**TEXT:**
.....

In my neighborhood, it is common to see homeless people from time to time. The grocery store where I shop is not filled with customers wearing the latest tennis shoes, the finest clothes, or who drive the nicest cars. Rather, the people who frequent this particular store are the poor of society.
I prefer shopping at this store, rather than the upscale market a few miles away, because the humility that I witness—that I feel—swaddles me in an aura of holiness. These are truly the poor in spirit.
A small river runs through the northern end of town. Along its banks, the city created a charming nature walk where residents can enjoy a leisurely stroll through the woods. These woods, however, serve another purpose; for many, it is their home.
I often take this route on my way to morning Mass, as I find that its contemplative surroundings free me from the stresses of life and help prepare me to receive the Blessed Sacrament.
Many mornings, I pass a homeless man, sleeping on one of the trail's benches. Usually, a jacket covers his face, as it gets chilly at night. Next to the bench lie his personal belongings and a bicycle—most likely given to him by some Good Samaritan.
I have run into him on occasion when he is awake. Though his face is worn and tired, he is always cheerful and talkative. It escapes me how he can be so jovial when he most likely knows not from where he will find his next meal—and I wonder about his story.

.....

**DATA RECORDS:**
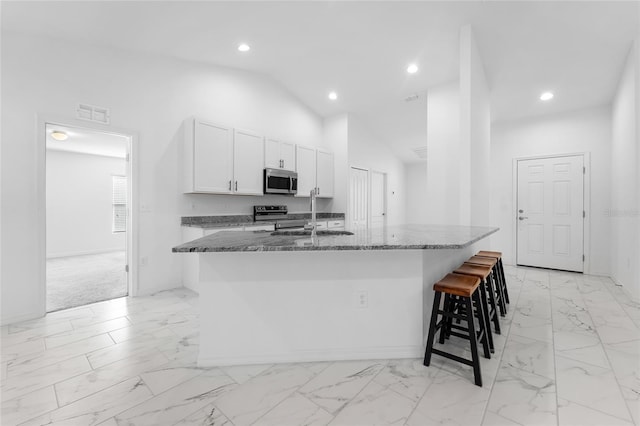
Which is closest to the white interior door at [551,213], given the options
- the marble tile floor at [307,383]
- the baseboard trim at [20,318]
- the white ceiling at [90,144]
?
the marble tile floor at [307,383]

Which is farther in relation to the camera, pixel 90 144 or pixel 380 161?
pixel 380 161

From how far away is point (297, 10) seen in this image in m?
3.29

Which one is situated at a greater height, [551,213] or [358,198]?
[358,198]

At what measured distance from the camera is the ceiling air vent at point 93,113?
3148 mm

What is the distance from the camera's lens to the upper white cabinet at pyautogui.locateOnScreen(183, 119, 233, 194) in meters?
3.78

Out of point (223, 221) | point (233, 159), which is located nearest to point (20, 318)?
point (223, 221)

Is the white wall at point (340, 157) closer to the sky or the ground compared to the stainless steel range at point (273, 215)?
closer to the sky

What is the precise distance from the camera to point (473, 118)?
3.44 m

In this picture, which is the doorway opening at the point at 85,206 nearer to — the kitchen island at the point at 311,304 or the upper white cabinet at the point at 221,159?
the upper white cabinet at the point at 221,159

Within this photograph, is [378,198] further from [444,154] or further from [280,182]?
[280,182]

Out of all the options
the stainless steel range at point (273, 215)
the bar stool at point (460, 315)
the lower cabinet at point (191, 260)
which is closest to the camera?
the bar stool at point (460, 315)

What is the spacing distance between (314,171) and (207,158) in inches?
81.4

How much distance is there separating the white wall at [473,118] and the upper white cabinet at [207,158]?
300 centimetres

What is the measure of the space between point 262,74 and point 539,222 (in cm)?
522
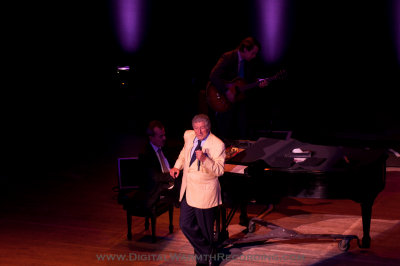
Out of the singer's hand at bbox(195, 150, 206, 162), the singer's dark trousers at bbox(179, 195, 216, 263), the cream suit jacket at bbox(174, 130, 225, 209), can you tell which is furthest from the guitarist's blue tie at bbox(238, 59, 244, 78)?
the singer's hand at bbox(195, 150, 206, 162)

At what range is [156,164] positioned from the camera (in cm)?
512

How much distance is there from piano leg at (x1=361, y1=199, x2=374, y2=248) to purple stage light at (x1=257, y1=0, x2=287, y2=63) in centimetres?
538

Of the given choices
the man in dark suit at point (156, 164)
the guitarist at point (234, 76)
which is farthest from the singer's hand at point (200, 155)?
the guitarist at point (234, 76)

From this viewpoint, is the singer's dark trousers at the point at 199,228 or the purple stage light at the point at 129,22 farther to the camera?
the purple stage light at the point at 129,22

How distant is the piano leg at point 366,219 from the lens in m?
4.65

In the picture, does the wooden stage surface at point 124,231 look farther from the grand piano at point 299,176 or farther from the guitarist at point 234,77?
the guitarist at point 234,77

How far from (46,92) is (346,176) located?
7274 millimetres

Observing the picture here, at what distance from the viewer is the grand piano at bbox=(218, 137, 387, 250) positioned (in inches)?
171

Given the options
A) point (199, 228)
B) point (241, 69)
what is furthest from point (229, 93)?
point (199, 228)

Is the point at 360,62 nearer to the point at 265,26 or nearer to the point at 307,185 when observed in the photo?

.....

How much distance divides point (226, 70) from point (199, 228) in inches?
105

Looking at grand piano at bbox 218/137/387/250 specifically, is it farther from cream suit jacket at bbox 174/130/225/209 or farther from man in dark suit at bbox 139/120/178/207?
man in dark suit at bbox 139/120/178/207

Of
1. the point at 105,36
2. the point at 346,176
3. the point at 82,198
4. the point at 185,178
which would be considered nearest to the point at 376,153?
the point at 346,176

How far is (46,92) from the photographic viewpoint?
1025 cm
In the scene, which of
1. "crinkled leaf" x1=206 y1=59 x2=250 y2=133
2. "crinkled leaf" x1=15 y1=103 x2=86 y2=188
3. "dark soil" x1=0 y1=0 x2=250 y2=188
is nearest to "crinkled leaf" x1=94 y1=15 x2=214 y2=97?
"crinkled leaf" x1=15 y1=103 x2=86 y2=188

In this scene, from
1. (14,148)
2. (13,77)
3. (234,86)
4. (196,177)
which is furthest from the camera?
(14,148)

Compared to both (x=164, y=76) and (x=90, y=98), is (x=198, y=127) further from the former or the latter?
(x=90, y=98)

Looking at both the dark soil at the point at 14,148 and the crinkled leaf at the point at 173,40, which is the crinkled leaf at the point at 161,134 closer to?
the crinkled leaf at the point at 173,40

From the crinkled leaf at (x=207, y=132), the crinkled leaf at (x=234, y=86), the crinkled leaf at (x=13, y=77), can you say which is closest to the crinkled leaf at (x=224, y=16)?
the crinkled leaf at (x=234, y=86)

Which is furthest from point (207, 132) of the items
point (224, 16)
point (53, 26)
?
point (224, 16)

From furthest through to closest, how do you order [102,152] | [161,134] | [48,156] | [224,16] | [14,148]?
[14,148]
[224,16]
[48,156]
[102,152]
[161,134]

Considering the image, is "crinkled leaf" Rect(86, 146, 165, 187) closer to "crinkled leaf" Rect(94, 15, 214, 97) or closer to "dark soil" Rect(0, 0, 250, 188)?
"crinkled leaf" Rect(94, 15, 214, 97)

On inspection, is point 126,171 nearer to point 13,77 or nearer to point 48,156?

.....

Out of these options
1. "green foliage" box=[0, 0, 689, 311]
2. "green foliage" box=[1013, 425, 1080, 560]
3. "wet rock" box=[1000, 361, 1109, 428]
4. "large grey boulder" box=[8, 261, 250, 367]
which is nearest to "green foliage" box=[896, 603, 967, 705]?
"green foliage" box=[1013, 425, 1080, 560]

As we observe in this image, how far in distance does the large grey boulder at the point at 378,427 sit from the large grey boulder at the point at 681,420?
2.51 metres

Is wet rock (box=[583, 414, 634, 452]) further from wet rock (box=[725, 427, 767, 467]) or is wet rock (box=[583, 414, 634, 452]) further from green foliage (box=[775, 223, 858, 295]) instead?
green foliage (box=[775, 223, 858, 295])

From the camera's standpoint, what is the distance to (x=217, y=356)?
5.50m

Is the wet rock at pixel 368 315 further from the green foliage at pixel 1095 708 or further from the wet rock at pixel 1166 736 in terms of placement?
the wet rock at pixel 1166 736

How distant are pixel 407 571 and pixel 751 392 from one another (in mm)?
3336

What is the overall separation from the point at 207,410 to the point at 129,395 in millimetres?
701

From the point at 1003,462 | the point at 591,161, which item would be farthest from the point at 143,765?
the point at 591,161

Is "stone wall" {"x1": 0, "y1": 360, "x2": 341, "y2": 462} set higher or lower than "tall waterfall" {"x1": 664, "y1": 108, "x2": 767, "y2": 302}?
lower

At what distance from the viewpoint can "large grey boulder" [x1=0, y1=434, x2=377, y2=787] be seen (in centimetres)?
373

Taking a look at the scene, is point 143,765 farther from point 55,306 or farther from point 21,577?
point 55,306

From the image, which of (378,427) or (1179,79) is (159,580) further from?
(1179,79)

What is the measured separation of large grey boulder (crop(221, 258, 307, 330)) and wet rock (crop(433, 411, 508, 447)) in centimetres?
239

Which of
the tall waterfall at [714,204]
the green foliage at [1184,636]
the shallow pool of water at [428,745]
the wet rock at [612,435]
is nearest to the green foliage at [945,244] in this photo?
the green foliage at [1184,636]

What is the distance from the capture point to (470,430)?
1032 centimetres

.....

**SHORT PROBLEM 1:** Quote the essay on the homeless in the neighborhood from "I have run into" to "about his story.".
**SHORT PROBLEM 2:** Render this sentence from the neighborhood essay in Spanish: "Though his face is worn and tired, he is always cheerful and talkative."
**SHORT PROBLEM 3:** Carry on the essay about the homeless man on the trail past its final sentence.

**TASK ANSWER 1:**
I have run into him on occasion when he is awake. Though his face is worn and tired, he is always cheerful and talkative. It escapes me how he can be so jovial when he most likely knows not from where he will find his next meal—and I wonder about his story.

**TASK ANSWER 2:** Aunque su rostro está desgastado y cansado, él siempre está alegre y conversador.

**TASK ANSWER 3:**
One morning, I found him sleeping, not on his usual bench, but curled up on a pad of cement at one of the lookout points. My heart ached for him and, because I am one-step away from a park bench myself, a feeling of frustration flooded through me at my inability to do anything to relieve his discomfort.
When I arrived at church, I felt a sense of urgency to notify the priest who was about to offer Mass. Raised on stories of St. Francis of Assisi and other benevolent saints, I was sure that this religious would come to his aid.
I envisioned him kneeling beside the poor man and lifting him up lovingly off the concrete, just like so many pictures that I have seen of the Good Samaritan. Expectation filled me. Perhaps he will invite the homeless man back to the rectory for a shower, give him a good meal, and maybe even give him some money for a place to stay for the night. "This is what religious do," I thought to myself.
When I informed the priest of the homeless man's plight, I expected—dare I say needed—the same display of heroic virtue taught to me so many years ago.
"Call the police," he said.
I fought a sense of disappointment and choleric rage at his words. Are not our religious supposed to be an icon of holiness? Were the stories which we were fed in Catholic school merely fairy tales?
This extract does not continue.